No idea happyman, but that's a great story. You would have thought he'd expect the mum to go nuts over her eggs, hasn't he watched discovery channel ?

----------


## forreachingme

The smallish gecko can be hurting the skin for who touches it no?

I was always told to keep hands off those...

----------


## kingwilly

News update from the boys.

Apparently the monitor lizard BBQ'd tastes a bit like mutton.

----------


## richie22

> The little one is a *Tokay Gecko*.


  Always sounds like they are saying "Fcuk you, Fcuk you" instead tokay tokay

----------


## Davis Knowlton

We have quite a few of those big fellas here in my housing community in the Philippines. The guards set traps at the entrances to the road sewers and catch them when they come out to hunt. A lot of them are about the size of the one depicted in the thread. Guards cook 'em up and say they're good eating. Sadly, there are fewer and fewer as more and more houses go up, since my kids think they are quite cool - once they are tied up. Never heard of one getting into a roof though, they pretty much hang around the grassland and sewers here. Just as well, too, seeing the damage he caused.

----------


## ossierob

I think it is a water monitor.. We have em in the canals behind my pla....errr my wifes place in Sampran

----------


## ShilohJim

Great story, my first experience with the "goana" was on Guam.
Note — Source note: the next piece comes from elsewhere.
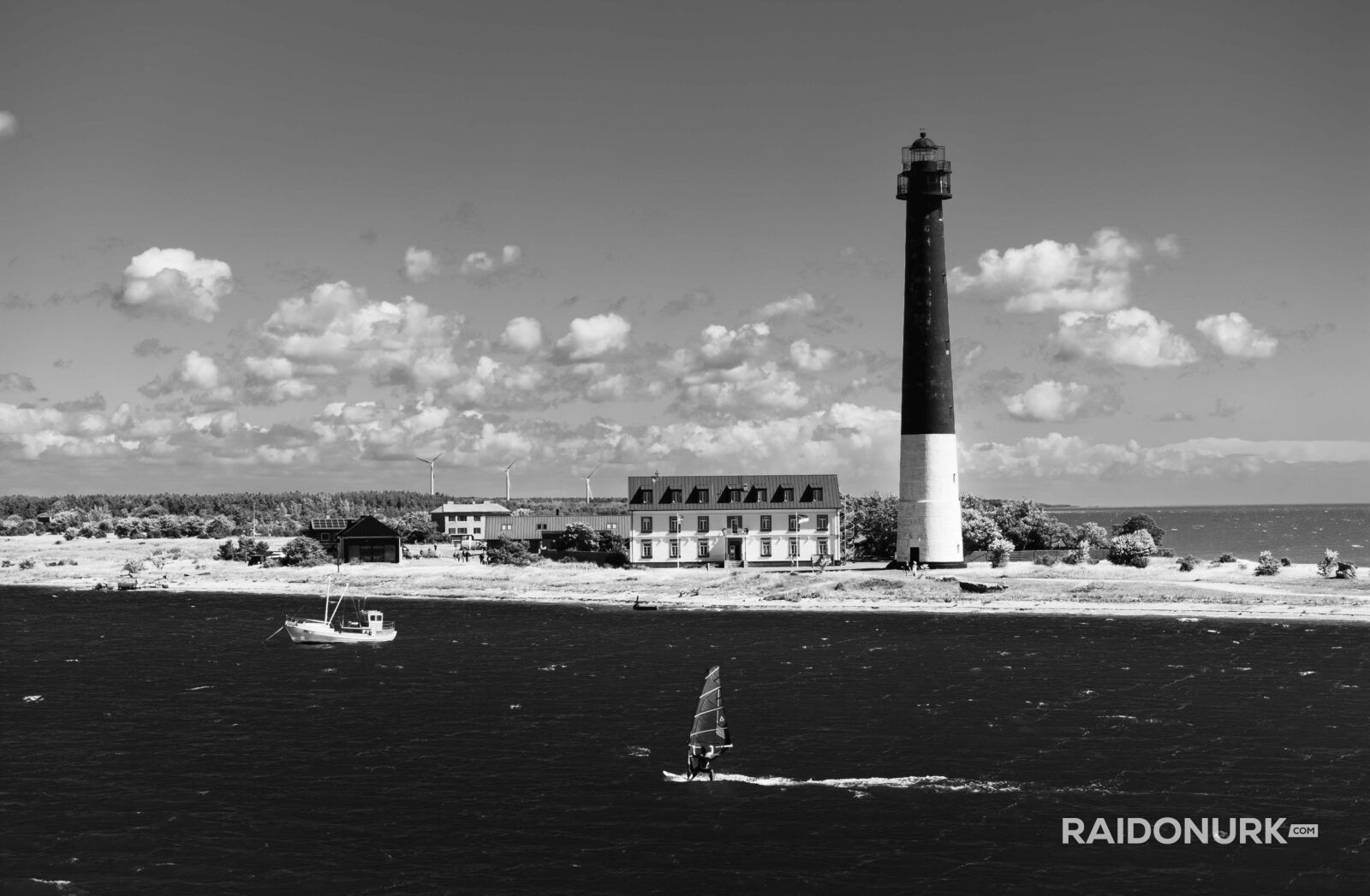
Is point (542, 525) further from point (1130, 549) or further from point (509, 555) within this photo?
point (1130, 549)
Down at the recreation beach one day, I was prowling around under the Palm trees when one dropped (or lept) off a tree into the dry clutter lying around. Scared the crap out of me but we chased it down just to see wtf it was. Couldn't believe that dang thing climbed trees to hunt, didn't hang around under the trees much thereafter.
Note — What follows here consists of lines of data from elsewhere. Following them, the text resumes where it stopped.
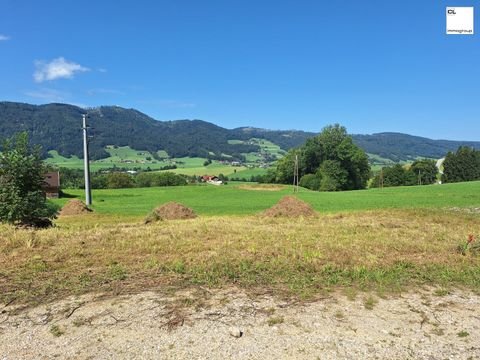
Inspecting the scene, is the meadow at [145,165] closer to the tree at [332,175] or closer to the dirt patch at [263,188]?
the tree at [332,175]

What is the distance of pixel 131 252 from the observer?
10234 millimetres

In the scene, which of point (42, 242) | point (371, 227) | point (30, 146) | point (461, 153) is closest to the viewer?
point (42, 242)

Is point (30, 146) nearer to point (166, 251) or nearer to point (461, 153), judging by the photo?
point (166, 251)

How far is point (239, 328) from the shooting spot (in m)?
5.53

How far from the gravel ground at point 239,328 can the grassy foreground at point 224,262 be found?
725 mm

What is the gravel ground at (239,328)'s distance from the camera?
16.3ft

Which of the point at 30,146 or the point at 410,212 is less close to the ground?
the point at 30,146

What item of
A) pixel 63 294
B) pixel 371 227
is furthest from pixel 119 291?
pixel 371 227

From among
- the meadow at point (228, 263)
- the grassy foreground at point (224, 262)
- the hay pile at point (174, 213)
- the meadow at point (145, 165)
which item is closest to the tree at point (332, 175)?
the meadow at point (145, 165)

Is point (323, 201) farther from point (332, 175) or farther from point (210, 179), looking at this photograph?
point (210, 179)

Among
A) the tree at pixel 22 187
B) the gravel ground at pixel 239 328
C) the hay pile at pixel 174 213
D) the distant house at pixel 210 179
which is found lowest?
the distant house at pixel 210 179

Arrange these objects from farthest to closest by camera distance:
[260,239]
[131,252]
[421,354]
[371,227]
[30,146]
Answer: [30,146], [371,227], [260,239], [131,252], [421,354]

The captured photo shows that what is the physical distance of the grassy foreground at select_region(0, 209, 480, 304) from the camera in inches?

The ones on GITMO are protected, ugly as hell and all sizes to boot.

Shiloh Jim

----------


## nevets

We get a lot of the monitor lizards in the river by our house and the tokay are a nuisance if you have one around .

----------


## kingwilly

> and the tokay are a nuisance if you have one around .


but they eat the mosquitoes.

----------


## Happyman

just in case you were wondering why my mate didn't just break the two eggs it was because some smart bastard wanted to hatch them out and see what came out !!  :Roll Eyes (Sarcastic): 
not one of my better ideas he told me afterwards !
 :smiley laughing:

----------


## shayno

> Shite Willy, just like the old race horse goanna back here in Oz.


Yeah... it was a type monitor lizard like a goanna... not an iguana

They r quite a few of em where i live in KL too.  When i was kid i thought they were only an Aussie animal.  Know better now...

----------


## hazz

I'm impressed that the plaster board could take the weight of the beestie; specially as its outside

----------


## pone

> You wouldn't want to come home to that in your home. We've probably all seen ones much bigger, but still, in your house... no thanks!
> 
> 
> 
> 
> 
> 
>  Originally Posted by artist
> 
> ...


HE IS MORE UGLY THAN THE SAURIAN ABOVE :bananaman: is it a schnooizer?

----------